A standing paddle is used to propel an individual across the water surface while standing on a surfboard. The pallet consists of a blade, a handle and a handle.
Materials and design
The paddles used for standing surfing are similar but longer than traditional canoe paddles. They are generally made of carbon, fiberglass or wood with a flat blade at one end that connects to one handle at the other end by a long smooth handle. The width of the blade varies from 6 to 10 inches with an oval or round stem from 67 to 86 inches long and from 1 to 1.5 inches in diameter.

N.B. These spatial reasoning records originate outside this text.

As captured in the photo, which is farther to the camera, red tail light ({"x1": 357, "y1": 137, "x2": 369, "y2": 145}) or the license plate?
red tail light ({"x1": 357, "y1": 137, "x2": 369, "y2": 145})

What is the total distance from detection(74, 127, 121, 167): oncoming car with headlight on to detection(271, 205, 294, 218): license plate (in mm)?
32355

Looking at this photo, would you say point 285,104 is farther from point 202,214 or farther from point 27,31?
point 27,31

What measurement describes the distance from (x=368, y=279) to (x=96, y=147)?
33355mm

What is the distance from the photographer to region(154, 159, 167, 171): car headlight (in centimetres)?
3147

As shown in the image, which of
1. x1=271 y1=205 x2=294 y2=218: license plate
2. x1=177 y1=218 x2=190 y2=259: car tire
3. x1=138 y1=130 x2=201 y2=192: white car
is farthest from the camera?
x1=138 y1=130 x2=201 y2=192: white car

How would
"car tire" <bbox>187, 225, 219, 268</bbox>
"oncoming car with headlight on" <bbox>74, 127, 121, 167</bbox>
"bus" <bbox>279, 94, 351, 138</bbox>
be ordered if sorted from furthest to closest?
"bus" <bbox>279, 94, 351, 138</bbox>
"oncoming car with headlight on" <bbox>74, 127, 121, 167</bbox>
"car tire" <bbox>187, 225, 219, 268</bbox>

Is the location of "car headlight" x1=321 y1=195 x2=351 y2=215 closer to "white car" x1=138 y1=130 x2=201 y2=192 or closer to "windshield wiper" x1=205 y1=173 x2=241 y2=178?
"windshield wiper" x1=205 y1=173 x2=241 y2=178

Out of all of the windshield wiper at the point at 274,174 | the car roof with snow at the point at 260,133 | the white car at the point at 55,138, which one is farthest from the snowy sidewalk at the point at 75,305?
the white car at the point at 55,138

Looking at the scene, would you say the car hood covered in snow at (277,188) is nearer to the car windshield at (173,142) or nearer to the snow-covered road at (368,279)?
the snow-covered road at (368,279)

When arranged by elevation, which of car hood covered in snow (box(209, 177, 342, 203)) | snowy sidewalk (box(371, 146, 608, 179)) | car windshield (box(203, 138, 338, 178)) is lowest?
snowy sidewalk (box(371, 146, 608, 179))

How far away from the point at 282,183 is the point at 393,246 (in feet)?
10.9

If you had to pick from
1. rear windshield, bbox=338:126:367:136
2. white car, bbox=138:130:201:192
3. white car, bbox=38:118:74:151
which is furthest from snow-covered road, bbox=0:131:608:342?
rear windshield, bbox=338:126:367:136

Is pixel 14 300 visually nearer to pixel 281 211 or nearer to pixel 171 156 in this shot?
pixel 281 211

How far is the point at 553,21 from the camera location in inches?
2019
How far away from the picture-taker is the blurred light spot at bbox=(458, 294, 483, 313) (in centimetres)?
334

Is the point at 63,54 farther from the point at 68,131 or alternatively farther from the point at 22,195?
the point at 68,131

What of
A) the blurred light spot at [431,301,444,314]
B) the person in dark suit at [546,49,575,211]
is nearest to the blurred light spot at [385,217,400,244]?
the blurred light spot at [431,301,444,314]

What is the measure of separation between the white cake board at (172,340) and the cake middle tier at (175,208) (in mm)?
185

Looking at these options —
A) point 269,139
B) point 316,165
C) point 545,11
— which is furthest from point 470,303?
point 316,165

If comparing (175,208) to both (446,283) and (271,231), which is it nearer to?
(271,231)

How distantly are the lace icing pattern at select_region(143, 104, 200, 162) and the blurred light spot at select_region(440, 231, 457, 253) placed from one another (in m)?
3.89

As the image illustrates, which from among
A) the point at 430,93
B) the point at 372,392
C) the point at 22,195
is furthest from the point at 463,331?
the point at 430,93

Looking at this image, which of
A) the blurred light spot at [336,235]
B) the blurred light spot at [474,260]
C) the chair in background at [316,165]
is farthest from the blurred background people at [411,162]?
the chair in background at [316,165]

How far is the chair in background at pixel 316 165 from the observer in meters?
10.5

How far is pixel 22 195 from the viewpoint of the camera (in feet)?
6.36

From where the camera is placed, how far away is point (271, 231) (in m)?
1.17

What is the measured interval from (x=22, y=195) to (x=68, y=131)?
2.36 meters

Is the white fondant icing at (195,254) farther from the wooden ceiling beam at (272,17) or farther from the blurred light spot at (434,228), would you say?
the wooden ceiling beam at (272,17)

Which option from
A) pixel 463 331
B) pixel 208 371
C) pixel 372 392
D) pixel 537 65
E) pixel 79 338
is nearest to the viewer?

The blades are designed with several shapes and characteristics. Normally, the blade is shaped like a banana peel, sometimes with a slight keel at the back of the blade. Other commonly used forms are diamonds or oars. Different blade shapes are sometimes used for different types of paddling conditions (e.g. long distance, flat lake water or ocean surfing).
Use of the system
The appropriate shape for paddle surfing requires a paddle of the right length and size. A common rule of thumb is a shaka length, or 5 to 7 inches, above the rider’s height for surfing and about 10 inches above the rider’s head for running. The pallets are held with two hands, using a wide handle instead of keeping the hands together. The right way to hold the paddle is to tilt the blade away from the body. This propels the paddler into the water faster. The push-pull method is the most effective way to paddle when boarding a standing paddle. This method requires gently inserting the paddle into the water in front of your feet, pulling it back and lifting it out of the water.